(Your task):
Transcribe the data that follows without changing a word, and omit the pictures.

── Records for this exercise

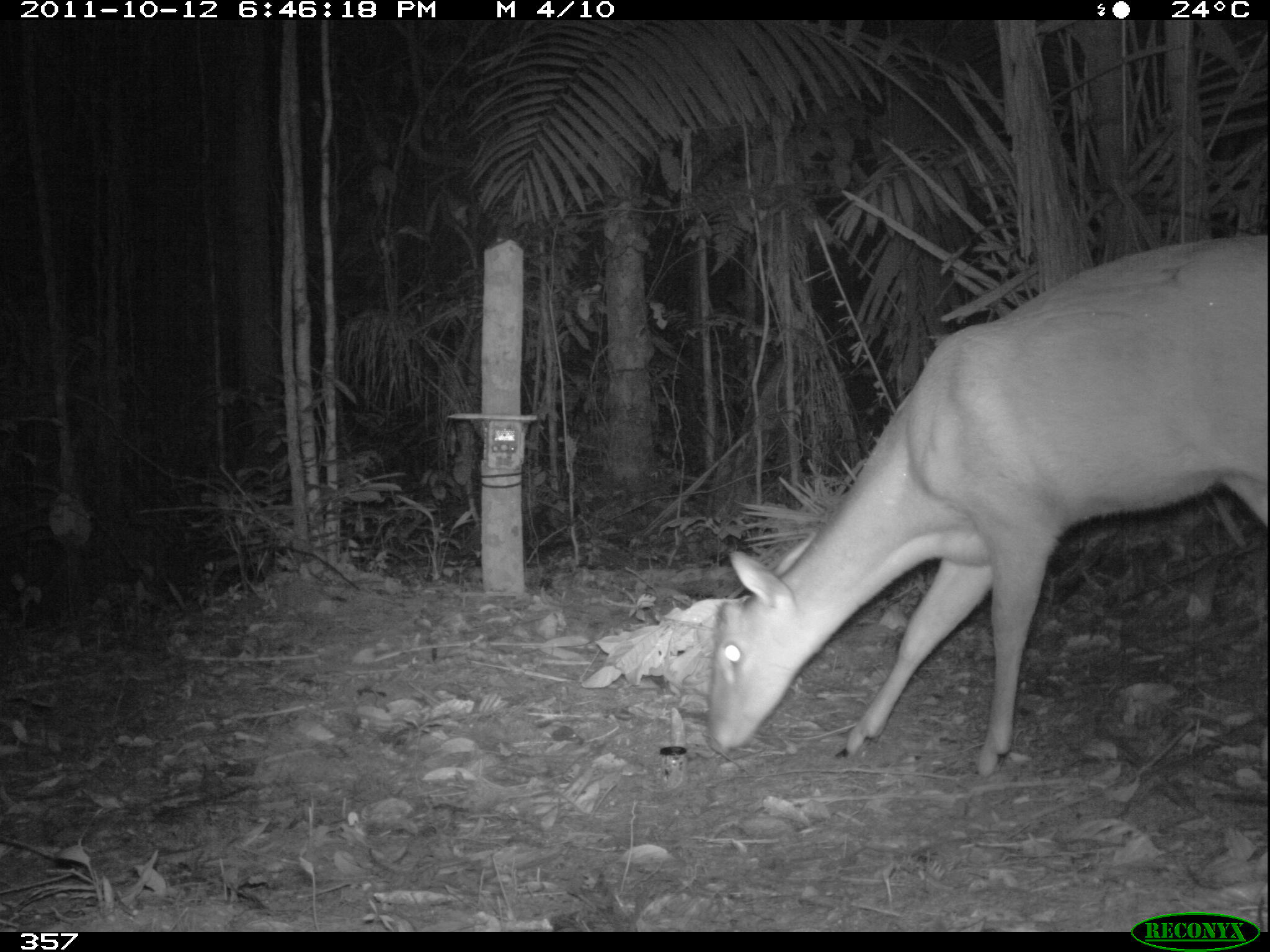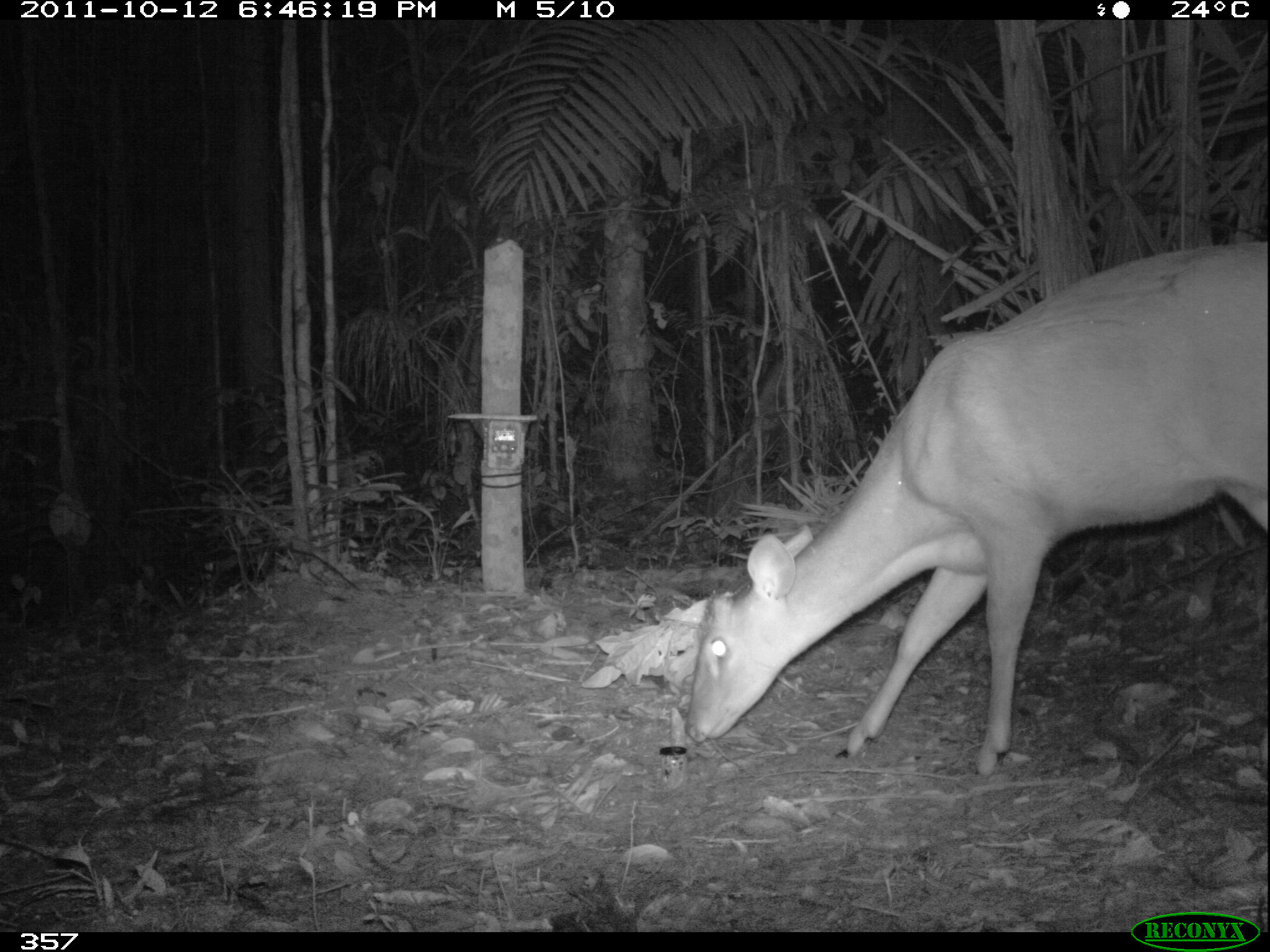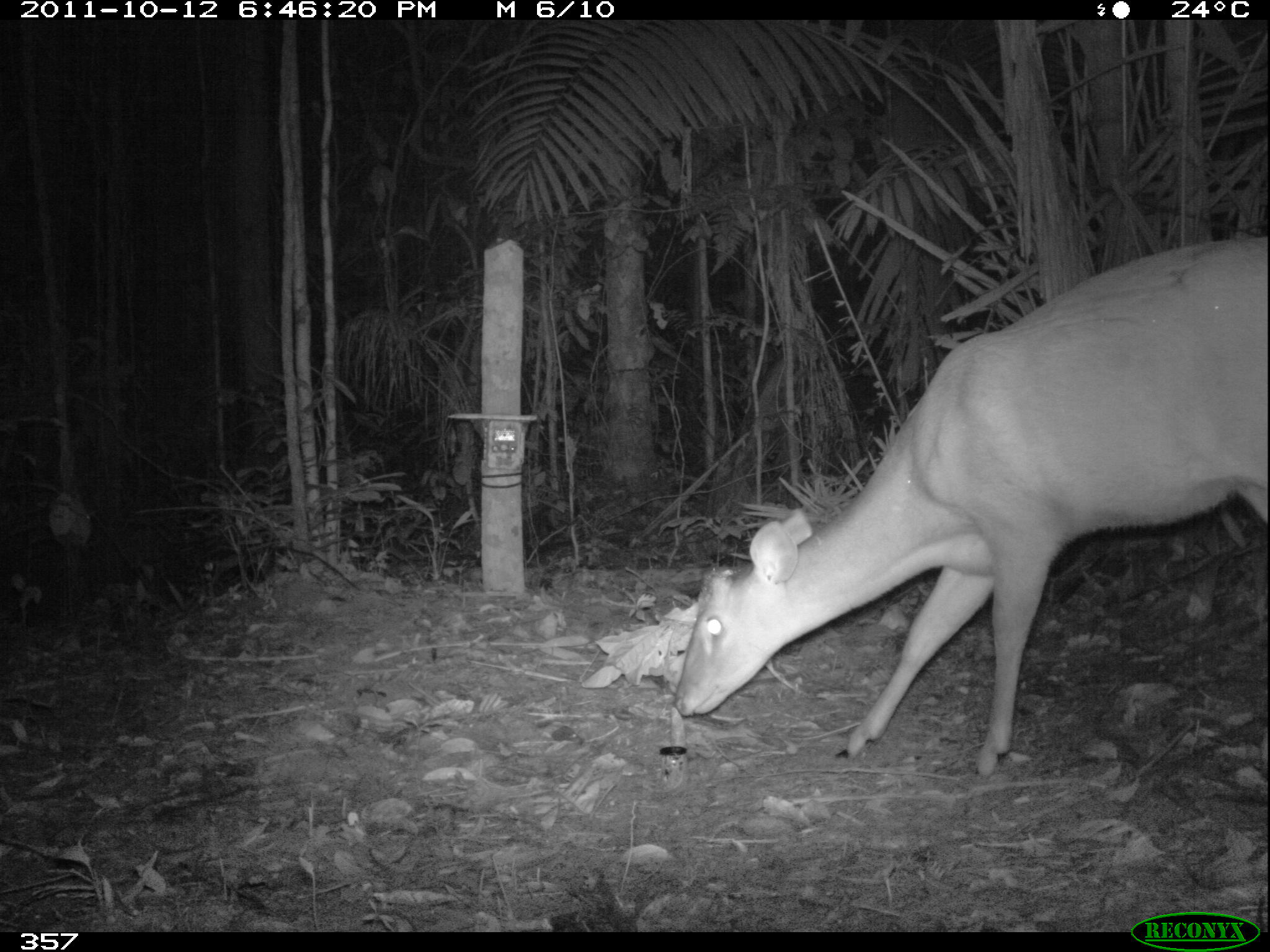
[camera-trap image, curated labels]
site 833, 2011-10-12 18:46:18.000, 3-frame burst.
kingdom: Animalia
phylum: Chordata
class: Mammalia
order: Artiodactyla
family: Cervidae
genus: Mazama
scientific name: Mazama americana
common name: red brocket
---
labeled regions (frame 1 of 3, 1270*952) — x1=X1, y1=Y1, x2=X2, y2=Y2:
mazama americana: x1=702, y1=230, x2=1267, y2=780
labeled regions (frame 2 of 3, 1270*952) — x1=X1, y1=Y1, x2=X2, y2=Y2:
mazama americana: x1=682, y1=237, x2=1270, y2=778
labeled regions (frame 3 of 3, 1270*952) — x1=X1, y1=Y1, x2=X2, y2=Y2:
mazama americana: x1=672, y1=236, x2=1270, y2=779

────

(Exercise output):
[camera-trap image, curated labels]
site 833, 2011-10-12 18:46:18.000, 3-frame burst.
kingdom: Animalia
phylum: Chordata
class: Mammalia
order: Artiodactyla
family: Cervidae
genus: Mazama
scientific name: Mazama americana
common name: red brocket
---
labeled regions (frame 1 of 3, 1270*952) — x1=X1, y1=Y1, x2=X2, y2=Y2:
mazama americana: x1=702, y1=230, x2=1267, y2=780
labeled regions (frame 2 of 3, 1270*952) — x1=X1, y1=Y1, x2=X2, y2=Y2:
mazama americana: x1=682, y1=237, x2=1270, y2=778
labeled regions (frame 3 of 3, 1270*952) — x1=X1, y1=Y1, x2=X2, y2=Y2:
mazama americana: x1=672, y1=236, x2=1270, y2=779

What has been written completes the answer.